What this task involves: Reproduce verbatim the part of the listing that opens with the line containing "What is the length" and continues through the end of the listing.

-- START --

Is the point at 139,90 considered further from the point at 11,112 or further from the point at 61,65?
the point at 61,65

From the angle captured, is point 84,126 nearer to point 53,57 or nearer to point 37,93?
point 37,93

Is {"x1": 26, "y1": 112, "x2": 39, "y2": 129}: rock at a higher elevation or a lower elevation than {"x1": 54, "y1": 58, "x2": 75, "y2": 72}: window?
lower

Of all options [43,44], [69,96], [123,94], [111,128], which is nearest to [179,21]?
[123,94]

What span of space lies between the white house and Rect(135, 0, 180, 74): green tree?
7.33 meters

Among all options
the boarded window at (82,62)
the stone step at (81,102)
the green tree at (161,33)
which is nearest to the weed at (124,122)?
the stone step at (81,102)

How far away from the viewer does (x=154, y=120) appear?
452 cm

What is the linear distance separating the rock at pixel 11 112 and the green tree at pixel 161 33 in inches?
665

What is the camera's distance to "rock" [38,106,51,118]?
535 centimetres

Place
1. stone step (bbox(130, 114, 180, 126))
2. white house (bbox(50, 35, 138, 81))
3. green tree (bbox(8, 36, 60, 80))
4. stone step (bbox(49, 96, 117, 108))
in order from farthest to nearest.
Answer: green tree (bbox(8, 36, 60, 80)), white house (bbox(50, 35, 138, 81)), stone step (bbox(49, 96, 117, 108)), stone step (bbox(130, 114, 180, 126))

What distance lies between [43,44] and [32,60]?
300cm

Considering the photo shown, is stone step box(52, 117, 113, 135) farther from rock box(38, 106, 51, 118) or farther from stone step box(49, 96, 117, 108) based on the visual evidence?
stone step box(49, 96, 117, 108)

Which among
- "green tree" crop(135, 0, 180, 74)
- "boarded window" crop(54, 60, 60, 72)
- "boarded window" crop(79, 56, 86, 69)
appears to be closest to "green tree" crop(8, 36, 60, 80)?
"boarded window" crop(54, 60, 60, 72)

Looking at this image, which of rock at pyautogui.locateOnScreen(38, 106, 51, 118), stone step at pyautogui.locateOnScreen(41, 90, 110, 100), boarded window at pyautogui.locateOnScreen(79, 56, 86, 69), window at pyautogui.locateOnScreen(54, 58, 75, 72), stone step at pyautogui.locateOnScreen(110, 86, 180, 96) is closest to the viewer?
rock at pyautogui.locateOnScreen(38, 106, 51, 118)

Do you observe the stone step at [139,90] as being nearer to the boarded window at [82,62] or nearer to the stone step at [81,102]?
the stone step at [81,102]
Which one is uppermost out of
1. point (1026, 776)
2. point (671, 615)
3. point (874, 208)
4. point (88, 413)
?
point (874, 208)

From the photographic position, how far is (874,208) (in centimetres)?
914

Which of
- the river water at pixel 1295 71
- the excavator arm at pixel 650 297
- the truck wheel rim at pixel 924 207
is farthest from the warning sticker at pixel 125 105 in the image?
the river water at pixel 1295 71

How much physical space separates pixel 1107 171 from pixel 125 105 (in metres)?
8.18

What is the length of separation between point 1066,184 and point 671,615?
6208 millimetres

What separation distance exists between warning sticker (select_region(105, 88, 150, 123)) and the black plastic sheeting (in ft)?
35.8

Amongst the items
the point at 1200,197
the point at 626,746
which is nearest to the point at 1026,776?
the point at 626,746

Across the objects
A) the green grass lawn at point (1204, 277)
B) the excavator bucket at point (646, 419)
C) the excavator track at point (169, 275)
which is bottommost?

-- END --

Task output:
What is the length of separation between point 1066,184 and point 671,615?
6208 millimetres

What separation distance exists between warning sticker (select_region(105, 88, 150, 123)) and the black plastic sheeting (in ft)?
35.8

Amongst the items
the point at 1200,197
the point at 626,746
which is nearest to the point at 1026,776?
the point at 626,746

Across the objects
A) the green grass lawn at point (1204, 277)
B) the excavator bucket at point (646, 419)
C) the excavator track at point (169, 275)
which is bottommost?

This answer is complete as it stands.